>>>>

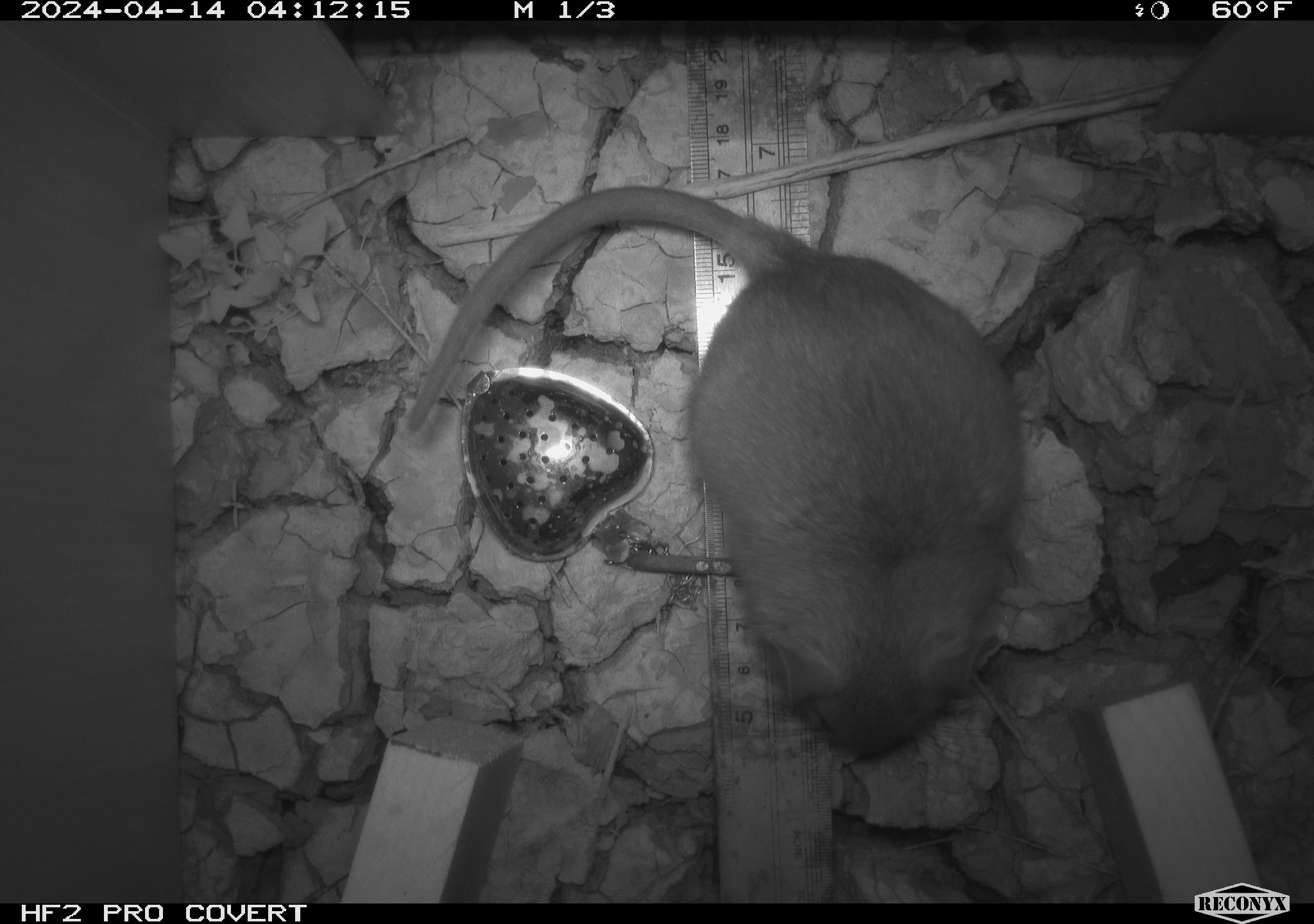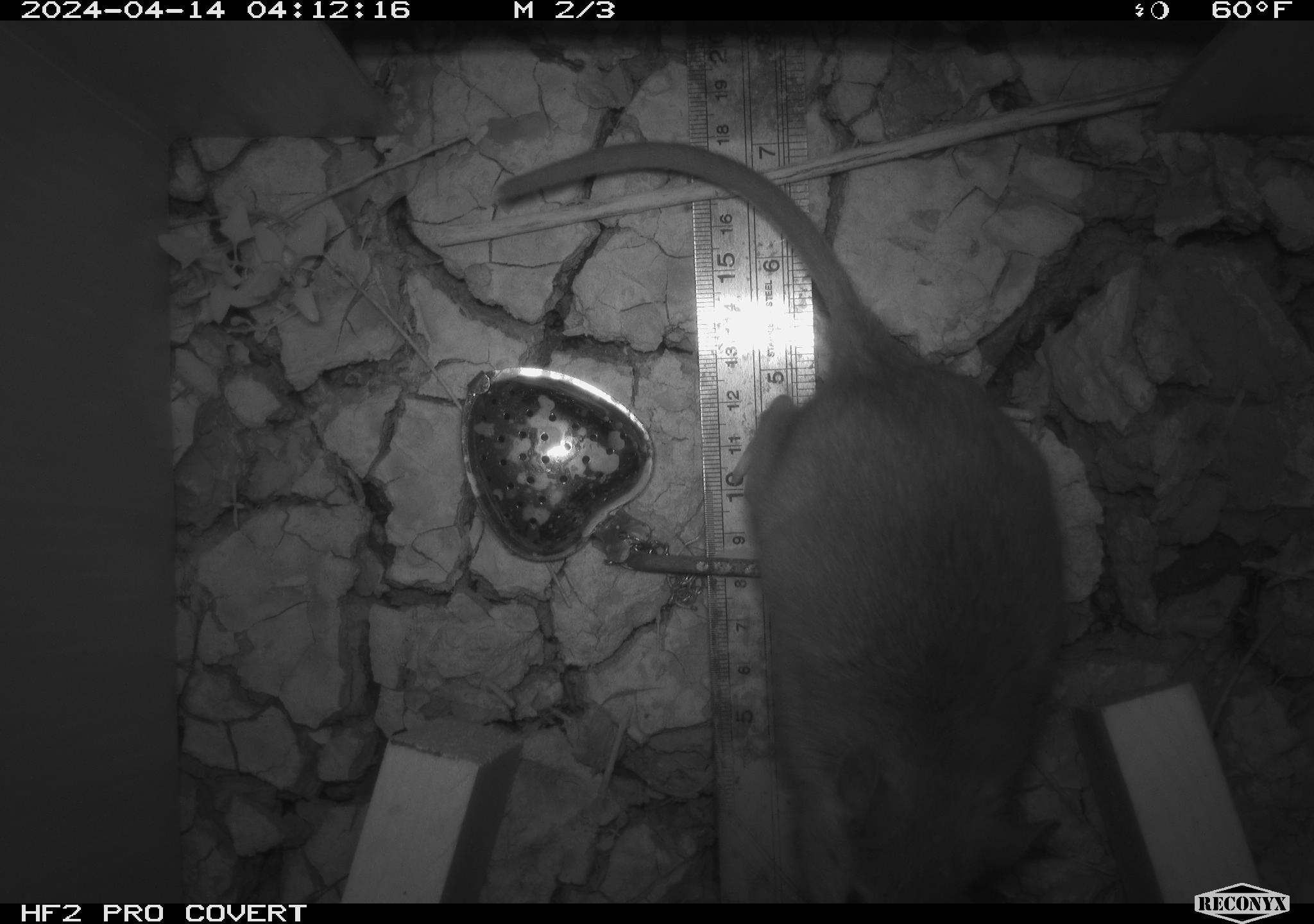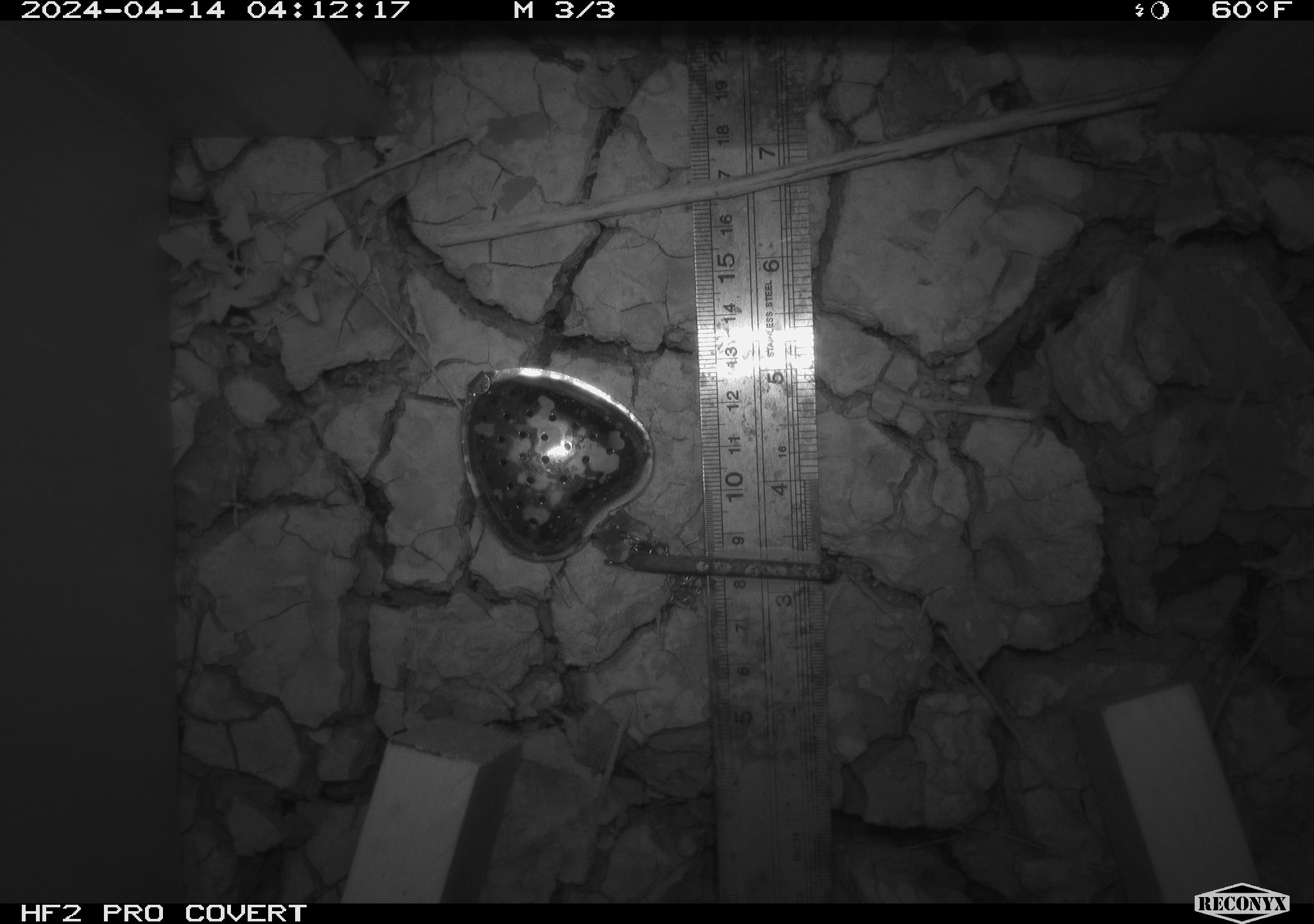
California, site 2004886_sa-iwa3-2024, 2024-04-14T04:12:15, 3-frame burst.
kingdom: Animalia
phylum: Chordata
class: Mammalia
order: Rodentia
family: Cricetidae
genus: Neotoma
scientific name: Neotoma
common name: pack rat or woodrat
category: neotoma species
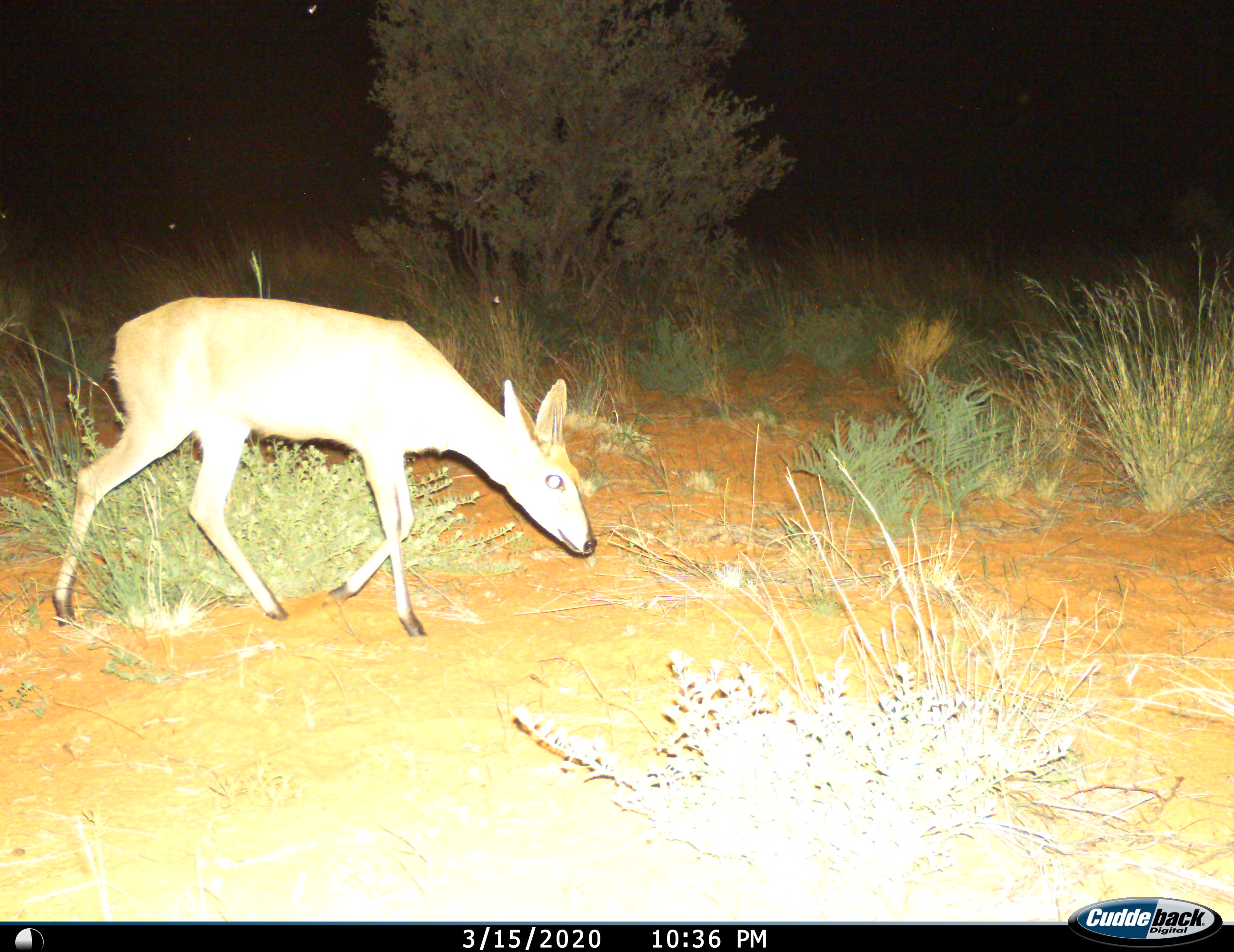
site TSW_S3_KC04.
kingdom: Animalia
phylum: Chordata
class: Mammalia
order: Artiodactyla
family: Bovidae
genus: Sylvicapra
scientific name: Sylvicapra grimmia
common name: common duiker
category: duikercommongrey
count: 1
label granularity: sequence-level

<<<<

▶ _About this task_
With the pictures removed, repeat the listing above exactly as it stands.

▶ _Solution for this exercise_
California, site 2004886_sa-iwa3-2024, 2024-04-14T04:12:15, 3-frame burst.
kingdom: Animalia
phylum: Chordata
class: Mammalia
order: Rodentia
family: Cricetidae
genus: Neotoma
scientific name: Neotoma
common name: pack rat or woodrat
category: neotoma species
site TSW_S3_KC04.
kingdom: Animalia
phylum: Chordata
class: Mammalia
order: Artiodactyla
family: Bovidae
genus: Sylvicapra
scientific name: Sylvicapra grimmia
common name: common duiker
category: duikercommongrey
count: 1
label granularity: sequence-level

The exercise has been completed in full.